Mike Kelley is widely considered one of the most influential artists of our time. Originally from a suburb outside of Detroit, Kelley attended the University of Michigan, Ann Arbor, before moving to Southern California in 1976 to study at California Institute of the Arts from which he received an MFA in 1978.  The city of Los Angeles became his adopted home and the site of his prolific art practice. In much of his work, Kelley drew from a wide spectrum of high and low culture, and was known to scour flea markets for America’s cast-offs and leftovers. Mining the banal objects of everyday life, Kelley elevated these materials to question and dismantle Western conceptions of contemporary art and culture.

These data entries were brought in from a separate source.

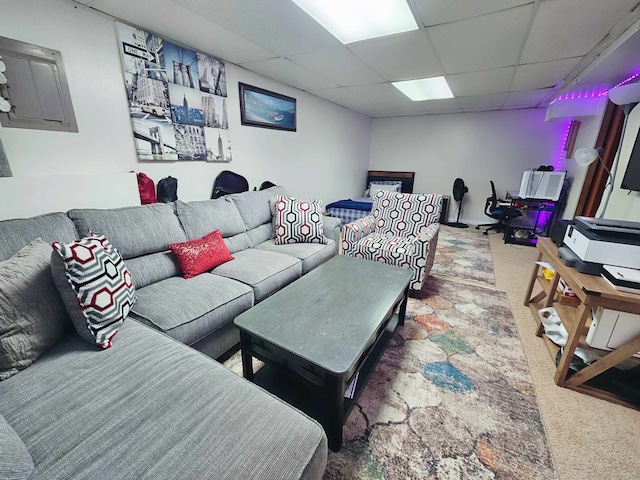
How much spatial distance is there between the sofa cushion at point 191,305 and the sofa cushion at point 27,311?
13.7 inches

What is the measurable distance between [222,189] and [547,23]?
290 centimetres

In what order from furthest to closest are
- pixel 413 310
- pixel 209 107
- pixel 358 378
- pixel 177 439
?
1. pixel 209 107
2. pixel 413 310
3. pixel 358 378
4. pixel 177 439

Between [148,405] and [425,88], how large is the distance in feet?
13.8

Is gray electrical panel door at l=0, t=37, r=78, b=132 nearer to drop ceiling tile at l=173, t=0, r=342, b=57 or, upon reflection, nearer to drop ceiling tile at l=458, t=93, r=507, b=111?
drop ceiling tile at l=173, t=0, r=342, b=57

Starting out in the late 1970s, Kelley became known for performance and installation based works; he came to prominence in the 1980s with a series of sculptures composed of common craft materials and stuffed animals. His work later widened in scope and physical scale, exemplified by ‘Educational Complex’ (1995), the ‘Kandors’ series (1999 – 2011), ‘Extracurricular Activity Projective Reconstruction’ series (2000 – 2011), and the posthumously completed public work ‘Mobile Homestead’ (2006 – 2013). These projects invoked a vast range of media and forms, illustrating the artist's versatility and underscored a number of Kelley's recurrent themes, such as repressed memory, sexuality, adolescence, class, and Americana, which were central to his artistic praxis. Throughout his career, Kelley also worked on curatorial projects, collaborated with many artists and musicians, and produced a formidable body of critical and creative writing.